Iterators made the la4j library much more awesome. Within a super small overhead they provide a powerful and easy to reason about abstraction that forces the developers write efficient and clean sparse algorithms.

Finally, I'm trying to get rid of two boilerplate abstractions: org.la4j.factory.Factory and org.la4j.{matrix, vector}.source.Source. All of the them have been deprecated in the release: try to avoid the usage of deprecated API, more likely such methods will be removed in the next release.

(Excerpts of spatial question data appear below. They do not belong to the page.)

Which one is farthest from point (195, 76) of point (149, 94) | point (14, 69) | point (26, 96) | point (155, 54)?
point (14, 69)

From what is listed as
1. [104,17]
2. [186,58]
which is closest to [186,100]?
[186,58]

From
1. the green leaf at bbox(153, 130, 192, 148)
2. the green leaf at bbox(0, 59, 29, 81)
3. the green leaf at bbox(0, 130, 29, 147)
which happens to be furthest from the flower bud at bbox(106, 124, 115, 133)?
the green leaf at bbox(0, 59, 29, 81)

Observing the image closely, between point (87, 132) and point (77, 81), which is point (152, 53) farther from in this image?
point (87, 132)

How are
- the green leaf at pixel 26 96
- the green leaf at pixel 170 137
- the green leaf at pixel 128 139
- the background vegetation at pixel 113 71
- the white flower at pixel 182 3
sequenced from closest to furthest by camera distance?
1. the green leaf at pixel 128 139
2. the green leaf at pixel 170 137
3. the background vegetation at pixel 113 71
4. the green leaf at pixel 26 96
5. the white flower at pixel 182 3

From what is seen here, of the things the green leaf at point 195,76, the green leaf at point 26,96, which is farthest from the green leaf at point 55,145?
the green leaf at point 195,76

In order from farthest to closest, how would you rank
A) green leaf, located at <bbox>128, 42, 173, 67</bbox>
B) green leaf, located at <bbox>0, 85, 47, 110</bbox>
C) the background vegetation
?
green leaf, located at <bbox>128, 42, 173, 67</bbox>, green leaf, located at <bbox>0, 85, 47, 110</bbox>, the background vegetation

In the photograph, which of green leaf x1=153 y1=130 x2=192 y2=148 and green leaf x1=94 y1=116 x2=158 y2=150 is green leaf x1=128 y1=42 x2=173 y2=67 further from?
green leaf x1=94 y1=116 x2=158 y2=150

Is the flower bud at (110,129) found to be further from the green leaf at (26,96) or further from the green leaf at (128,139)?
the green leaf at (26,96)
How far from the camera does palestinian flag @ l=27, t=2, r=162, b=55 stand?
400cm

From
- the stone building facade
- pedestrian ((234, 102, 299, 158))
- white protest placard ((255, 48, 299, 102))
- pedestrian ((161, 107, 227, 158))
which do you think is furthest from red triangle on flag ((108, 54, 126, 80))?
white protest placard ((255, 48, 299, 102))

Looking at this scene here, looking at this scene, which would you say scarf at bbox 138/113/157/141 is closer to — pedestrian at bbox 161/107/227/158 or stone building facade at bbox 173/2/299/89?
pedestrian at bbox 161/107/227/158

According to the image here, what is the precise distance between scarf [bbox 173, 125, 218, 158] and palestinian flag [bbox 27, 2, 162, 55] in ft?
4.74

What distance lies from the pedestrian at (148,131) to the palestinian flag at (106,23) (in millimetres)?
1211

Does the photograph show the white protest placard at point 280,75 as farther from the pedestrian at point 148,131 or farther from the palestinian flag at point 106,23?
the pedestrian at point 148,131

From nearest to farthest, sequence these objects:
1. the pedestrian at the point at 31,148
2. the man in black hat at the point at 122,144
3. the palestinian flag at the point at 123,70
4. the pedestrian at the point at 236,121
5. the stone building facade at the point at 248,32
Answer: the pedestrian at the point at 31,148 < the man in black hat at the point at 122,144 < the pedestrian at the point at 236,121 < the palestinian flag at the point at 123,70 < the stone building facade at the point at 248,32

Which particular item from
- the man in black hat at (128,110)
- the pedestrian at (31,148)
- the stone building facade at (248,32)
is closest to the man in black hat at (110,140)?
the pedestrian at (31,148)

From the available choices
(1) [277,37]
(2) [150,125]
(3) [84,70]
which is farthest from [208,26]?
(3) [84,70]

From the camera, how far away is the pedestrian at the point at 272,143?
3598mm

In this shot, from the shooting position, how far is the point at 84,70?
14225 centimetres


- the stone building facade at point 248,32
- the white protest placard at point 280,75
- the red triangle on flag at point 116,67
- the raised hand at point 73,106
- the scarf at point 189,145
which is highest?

Why get rid of factories? They are terrible. Operations allowed to chose the most efficient data representation for the out-of-place operations. The la4j library knows how to store your result in the most efficient way, so you should not be worried about it any more. For example, the multiplication of two sparse vectors is sparse vector while addition of sparse vector to dense vector will return dense vector and so on. Thus, instead of using factories for building new vectors/matrices you can use static factory methods like DenseMatrix.zero(int, int) or SparseMatrix.identity(int). I'm trying to get rid of other ways of doing things in la4j. There is should be the only way: the right way.

Now, you can convert matrices or vectors from sparse to dense representation using type-safe converter to. Note, that is the given factory (which is not org.la4j.factory.Factory but org.la4j.matrix.MatrixFactory or org.la4j.vector.VectorFactory) produces the same objects as an object being converted - no copying will be performed: just type casting:

Matrix a = CRSMatrix.identity(100);
RowMajorSparseMatrix b = a.toRowMajorSparseMatrix(); // no copying but type-safe casting

Matrix c = Basic2DMatrix.zero(100, 100);
DenseMatrix d = c.to(Matrices.BASIC_1D); // copying

This release is a huge step for the la4j project. I'm finally see the roadmap to the 1.0.0 release. The biggest feature in the first stable version should be in-pace operations, which are definitely might be done with iterators.